-- START Supplied material --

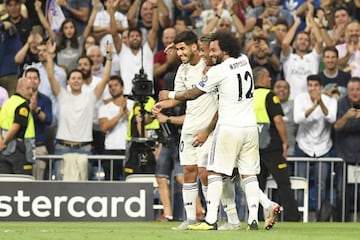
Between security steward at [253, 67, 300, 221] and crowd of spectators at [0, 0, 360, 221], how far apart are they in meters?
1.06

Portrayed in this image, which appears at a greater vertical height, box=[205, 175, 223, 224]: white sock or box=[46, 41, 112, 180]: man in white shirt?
box=[46, 41, 112, 180]: man in white shirt

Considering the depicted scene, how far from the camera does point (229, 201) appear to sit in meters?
16.2

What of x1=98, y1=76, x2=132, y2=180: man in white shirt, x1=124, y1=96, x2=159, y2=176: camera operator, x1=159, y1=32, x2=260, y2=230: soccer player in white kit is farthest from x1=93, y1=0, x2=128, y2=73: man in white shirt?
x1=159, y1=32, x2=260, y2=230: soccer player in white kit

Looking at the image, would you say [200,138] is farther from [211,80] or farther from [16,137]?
[16,137]

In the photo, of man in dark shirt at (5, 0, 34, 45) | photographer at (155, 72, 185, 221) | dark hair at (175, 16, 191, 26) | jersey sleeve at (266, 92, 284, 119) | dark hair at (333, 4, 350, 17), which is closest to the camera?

-- END Supplied material --

Required work | Rewrite the data above as a JSON list of strings with one string per line, skipping blank lines and leaving out the pictures.

Final answer |
[
  "Between security steward at [253, 67, 300, 221] and crowd of spectators at [0, 0, 360, 221], how far apart are they in meters?",
  "1.06",
  "Portrayed in this image, which appears at a greater vertical height, box=[205, 175, 223, 224]: white sock or box=[46, 41, 112, 180]: man in white shirt?",
  "box=[46, 41, 112, 180]: man in white shirt",
  "Considering the depicted scene, how far from the camera does point (229, 201) appear to sit in meters?",
  "16.2",
  "What of x1=98, y1=76, x2=132, y2=180: man in white shirt, x1=124, y1=96, x2=159, y2=176: camera operator, x1=159, y1=32, x2=260, y2=230: soccer player in white kit is farthest from x1=93, y1=0, x2=128, y2=73: man in white shirt?",
  "x1=159, y1=32, x2=260, y2=230: soccer player in white kit",
  "Looking at the image, would you say [200,138] is farther from [211,80] or farther from [16,137]?",
  "[16,137]",
  "In the photo, of man in dark shirt at (5, 0, 34, 45) | photographer at (155, 72, 185, 221) | dark hair at (175, 16, 191, 26) | jersey sleeve at (266, 92, 284, 119) | dark hair at (333, 4, 350, 17), which is closest to the camera?"
]